Russia’s Human Rights Council concluded that YouTube’s removal of RT’s German-language channels amounts to censorship after the US-based tech platform permanently removed RT DE and Der Fehlende Party (DFP) earlier this week. This prompted Russia’s media regulator to warn that the site might be banned inside the country if this incident isn’t soon resolved in Moscow’s favor. RT’s editor-in-chief Margarita Simonyan remarked that this proves that freedom of speech is non-existent in the West. The broader contours of what’s happening right now is that the US is supporting the German Hybrid War on Russia through information warfare means by depriving the German audience of the Russian perspective on relevant events.
It’s not a coincidence that this happened right after the EU leader’s latest elections which resulted in an historic loss for Merkel’s party. Most observers agree that the future coalition that’s yet to be formed will most likely be unfriendly towards Russia, to put it mildly. This suggests that German-Russian relations will soon sour in many spheres, though the German people will now have difficulty hearing the other side of the story for why that might be. Censoring RT’s German-language channels is therefore meant to reinforce the infowar echo chamber aimed at continuing the trend of shaping the German public’s perceptions against Russia. Such an outcome might be manipulated to justify the expansion of German mlitary influence along the EU’s eastern frontier too.

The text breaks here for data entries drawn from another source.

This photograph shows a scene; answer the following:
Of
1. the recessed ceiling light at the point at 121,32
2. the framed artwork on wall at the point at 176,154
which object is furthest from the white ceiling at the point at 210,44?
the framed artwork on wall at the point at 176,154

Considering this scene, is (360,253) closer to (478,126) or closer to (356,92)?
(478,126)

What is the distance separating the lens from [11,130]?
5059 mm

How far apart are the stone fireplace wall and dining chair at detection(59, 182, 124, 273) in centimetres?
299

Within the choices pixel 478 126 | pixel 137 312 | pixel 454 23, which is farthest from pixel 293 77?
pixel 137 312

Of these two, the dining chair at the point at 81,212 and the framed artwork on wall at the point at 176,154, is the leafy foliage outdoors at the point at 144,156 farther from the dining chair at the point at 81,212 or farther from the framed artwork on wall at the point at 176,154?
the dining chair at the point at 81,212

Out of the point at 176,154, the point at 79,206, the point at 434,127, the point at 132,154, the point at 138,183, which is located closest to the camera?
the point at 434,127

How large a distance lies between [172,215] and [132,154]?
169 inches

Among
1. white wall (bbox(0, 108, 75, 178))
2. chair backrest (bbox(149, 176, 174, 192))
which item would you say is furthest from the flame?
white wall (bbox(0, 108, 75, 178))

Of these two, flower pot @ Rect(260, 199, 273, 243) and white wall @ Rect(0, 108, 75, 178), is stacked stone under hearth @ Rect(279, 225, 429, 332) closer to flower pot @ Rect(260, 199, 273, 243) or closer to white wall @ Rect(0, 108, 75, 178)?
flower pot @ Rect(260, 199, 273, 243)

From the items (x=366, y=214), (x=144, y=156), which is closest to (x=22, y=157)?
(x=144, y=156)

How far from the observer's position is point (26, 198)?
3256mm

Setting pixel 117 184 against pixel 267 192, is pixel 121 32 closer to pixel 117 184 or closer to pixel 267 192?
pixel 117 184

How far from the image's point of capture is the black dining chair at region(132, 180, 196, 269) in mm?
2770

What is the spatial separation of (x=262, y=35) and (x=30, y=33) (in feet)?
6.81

The “new wall” in the New Cold War isn’t physical but ideological. Russia’s conservative-nationalist socio-political model has emerged as a credible alternative to the West’s liberal-globalist one. Germany and Russia therefore embrace contradictory views on the internal management of their countries. Unlike Moscow which doesn’t seek to expand its ideological influence abroad but nevertheless acknowledges its attractiveness among many in Western society, Berlin aggressively imposes its vision onto others, especially neighboring Poland through the ongoing US-German Hybrid War there. This campaign is expected to intensify in parallel with the one against Russia, both of which are being waged for ideological reasons and neither of which the German public will probably learn much about due to YouTube’s recent censoring of RT’s German-language channels.
This dimension of the German Hybrid War on Russia is interestingly aimed at the German people instead of the Russian ones or those in any of the countries in which these two Great Powers compete. It suggests that the new German government and its American patron aren’t comfortable with the German people being made aware of these dual Hybrid War campaigns. They’d rather consolidate their informational dominance inside the country than continue with the unconvincing pretense of promoting so-called “free speech” and “informational pluralism” within that society. A supplementary objective is to provoke Russia into banning YouTube on the legitimate pretext that its censorship violates the Russian Constitution, which could then be spun inside of Europe in such a way as to make it seem like it’s the Kremlin that’s the one afraid of free speech and not Berlin.
This is a similar modus operandi to their meddling in Russia’s latest elections which was driven by related infowar motives. These Hybrid War strategies aim to shape their own people’s perceptions about the Eurasian Great Power together with provoking Moscow into taking legitimate actions that can then add fuel to their weaponized infowar narratives. This isn’t being undertaken from a position of ideological strength, though, but of weakness. These aggressive actions show how fearful the American and European elite are of their people continuing to be attracted to Russia’s conservative-nationalist model. They lack the confidence in their own liberal-globalist model to allow it to fairly compete with Russia’s in the informational domain which is why they’re working so hard to manipulate Westerners’ perceptions of it.